Because she knew, in her heart, that it was true. Her mother was guilty of something—worse, something concerning Faith. She didn’t want to hear it. Not from anybody. The consequences…
Was it wrong to not want to know certain things?
“Consider that and the way you are,” Roy had said.
“What do you mean, ‘the way I am?’”
“That not-liking-to-be-touched business. Makes me wonder what happened to you, if maybe you got touched wrong. Makes me wonder if you even know it, or if you were so young, you forgot. Makes me wonder if your mom hasn’t forgotten squat, so she gets freaky when a cop calls. And that makes me wonder if she’s the sort of woman who brings home guys who don’t just abuse her but spread the joy. That’s what I mean. But hey, what do I know? I just do this for a living.”

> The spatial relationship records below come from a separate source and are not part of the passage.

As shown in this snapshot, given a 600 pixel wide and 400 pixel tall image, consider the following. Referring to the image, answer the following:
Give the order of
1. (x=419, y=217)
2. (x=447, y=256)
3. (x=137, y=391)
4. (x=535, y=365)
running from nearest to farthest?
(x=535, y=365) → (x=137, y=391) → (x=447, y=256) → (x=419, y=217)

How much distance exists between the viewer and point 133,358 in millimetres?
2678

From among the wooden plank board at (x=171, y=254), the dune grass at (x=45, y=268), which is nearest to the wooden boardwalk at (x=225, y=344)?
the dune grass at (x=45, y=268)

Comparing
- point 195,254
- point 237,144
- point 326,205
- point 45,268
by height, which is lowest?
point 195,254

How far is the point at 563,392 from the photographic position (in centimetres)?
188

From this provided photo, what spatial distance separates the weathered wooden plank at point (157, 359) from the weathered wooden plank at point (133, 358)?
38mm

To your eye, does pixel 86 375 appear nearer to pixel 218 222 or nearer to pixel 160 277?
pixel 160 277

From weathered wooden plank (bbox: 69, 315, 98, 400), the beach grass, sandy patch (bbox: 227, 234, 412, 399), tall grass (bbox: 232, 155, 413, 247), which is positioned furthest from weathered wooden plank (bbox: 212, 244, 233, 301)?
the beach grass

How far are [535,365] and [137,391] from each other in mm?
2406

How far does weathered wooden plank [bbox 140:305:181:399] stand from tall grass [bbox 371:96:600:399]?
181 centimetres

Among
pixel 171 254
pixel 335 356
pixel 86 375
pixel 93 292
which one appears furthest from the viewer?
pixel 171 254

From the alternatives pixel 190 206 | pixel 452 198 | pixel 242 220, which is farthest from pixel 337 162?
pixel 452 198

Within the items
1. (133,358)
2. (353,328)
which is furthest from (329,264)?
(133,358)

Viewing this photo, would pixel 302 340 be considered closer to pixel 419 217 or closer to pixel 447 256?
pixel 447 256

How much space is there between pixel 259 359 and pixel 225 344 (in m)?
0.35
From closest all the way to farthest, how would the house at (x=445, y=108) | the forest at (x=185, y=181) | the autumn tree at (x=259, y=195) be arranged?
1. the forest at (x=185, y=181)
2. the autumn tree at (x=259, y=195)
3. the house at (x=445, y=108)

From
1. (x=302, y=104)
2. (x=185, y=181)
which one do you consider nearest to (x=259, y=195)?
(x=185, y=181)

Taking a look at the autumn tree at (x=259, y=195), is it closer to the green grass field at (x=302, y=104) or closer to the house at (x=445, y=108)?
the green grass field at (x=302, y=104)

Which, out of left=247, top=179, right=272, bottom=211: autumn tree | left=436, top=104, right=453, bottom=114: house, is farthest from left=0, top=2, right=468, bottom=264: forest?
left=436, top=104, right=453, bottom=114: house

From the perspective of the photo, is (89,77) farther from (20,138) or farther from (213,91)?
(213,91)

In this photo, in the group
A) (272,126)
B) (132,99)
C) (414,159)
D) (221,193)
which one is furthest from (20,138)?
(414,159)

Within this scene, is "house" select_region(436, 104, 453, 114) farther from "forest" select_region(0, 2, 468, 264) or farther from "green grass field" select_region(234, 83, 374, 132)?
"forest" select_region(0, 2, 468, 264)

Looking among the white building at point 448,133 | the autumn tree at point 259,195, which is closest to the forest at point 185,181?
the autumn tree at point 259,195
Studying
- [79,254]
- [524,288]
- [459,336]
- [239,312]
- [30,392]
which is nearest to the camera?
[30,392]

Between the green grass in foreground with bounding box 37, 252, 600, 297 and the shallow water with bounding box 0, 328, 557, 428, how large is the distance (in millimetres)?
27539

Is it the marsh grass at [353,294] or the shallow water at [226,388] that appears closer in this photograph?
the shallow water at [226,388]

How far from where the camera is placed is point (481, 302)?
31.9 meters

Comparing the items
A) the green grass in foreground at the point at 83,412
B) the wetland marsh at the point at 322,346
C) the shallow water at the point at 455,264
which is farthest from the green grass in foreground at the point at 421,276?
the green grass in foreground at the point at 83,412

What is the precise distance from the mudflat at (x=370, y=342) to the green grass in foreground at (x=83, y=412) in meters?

And this from a man who’d never even met her mother! Faith had told him exactly what he could do with what he did for a living, and that had been the end of that.
Except for the fact that she couldn’t dismiss his accusations as easily as she could dismiss him.
“Mom?” she called, after unlocking the two dead bolts with her keys and opening the door. “It’s me, Faith.”
“You’re here early.” Tamara came out from the back office, looking relieved. She was a small woman with dark, curly brown hair and startlingly pale-blue eyes. The carriage house apartment was charming—exposed brick interiors, copper pipes
running across the ceiling like some kind of modern art, regular panes alternating with stained glass in the windows. Tamara, who’d always had the skill of seeming to fit in anywhere, matched the home beautifully. “Is everything all right?”
Faith meant to say that sure, everything was great. But when her mother enveloped her in a soft hug, a mom hug, no way could she lie. Her mom was one of the few people in her life that Faith could touch easily, probably because she’d done it so often that she’d adapted to the sensations, like a person learns to tune out a permanent smell or a continuous noise. That made her Faith’s sole source for easy contact. Faith didn’t want to lose that.
“No,” she mumbled into Tamara’s shoulder. “I mean, I’m okay,” she hurried to add, when her mother drew back in alarm. “But everything else…”
“Your murdered roommate,” guessed Tamara. “And that horrible attack last night.”
Faith laughed. “Mom, I haven’t told you anything about the attack except that it happened. Why would you describe it as horrible?”
“Because anybody who would dare hurt my baby is by definition horrible.” Which was exactly why Roy’s accusations were so crazy…. Well, some of them. “Come into the kitchen with me. I’ll start dinner.”
“The detective who called you last night…” Faith hated even mentioning Roy, but she had to know. “Is he what scared you?”
Tamara, who’d been unhooking pans from the hanging rack, paused. Although Faith had long ago gotten in the habit of ignoring her mother’s vital signs, if only from courtesy, she now made a point to notice. Tamara’s pulse sped up. Her pale eyes darted to the left. “You know that a detective called?”
“Yes, Mom. He said his name was Roy Chopin, right?”
Tamara nodded, tightly, and continued to get out the makings for pork chops. “But he said you broke a date with him. He had to be mistaken. You wouldn’t date a—”
“A cop?” supplied Faith. “Why wouldn’t I? I work with them every day.”
“Which I still hate. You know their reputation around here.”
Faith had heard the rumors from the mid-90s. Better to be pulled over by a carjacker than a New Orleans cop, people had once joked. But she and her mother had lived halfway across the country back then. “The city’s been working to change that for a decade, Mother.”